§ RECORDS PROVIDED:
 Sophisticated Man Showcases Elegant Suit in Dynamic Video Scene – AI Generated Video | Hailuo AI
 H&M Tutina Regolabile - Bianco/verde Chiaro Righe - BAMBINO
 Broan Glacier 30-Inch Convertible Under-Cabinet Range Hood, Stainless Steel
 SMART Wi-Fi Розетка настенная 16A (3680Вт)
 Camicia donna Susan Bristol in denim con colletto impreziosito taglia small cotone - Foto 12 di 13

§ ACTION ITEM: Can you retype the five lines above without changing a single character?

§ TASK SOLUTION:
 Sophisticated Man Showcases Elegant Suit in Dynamic Video Scene – AI Generated Video | Hailuo AI
 H&M Tutina Regolabile - Bianco/verde Chiaro Righe - BAMBINO
 Broan Glacier 30-Inch Convertible Under-Cabinet Range Hood, Stainless Steel
 SMART Wi-Fi Розетка настенная 16A (3680Вт)
 Camicia donna Susan Bristol in denim con colletto impreziosito taglia small cotone - Foto 12 di 13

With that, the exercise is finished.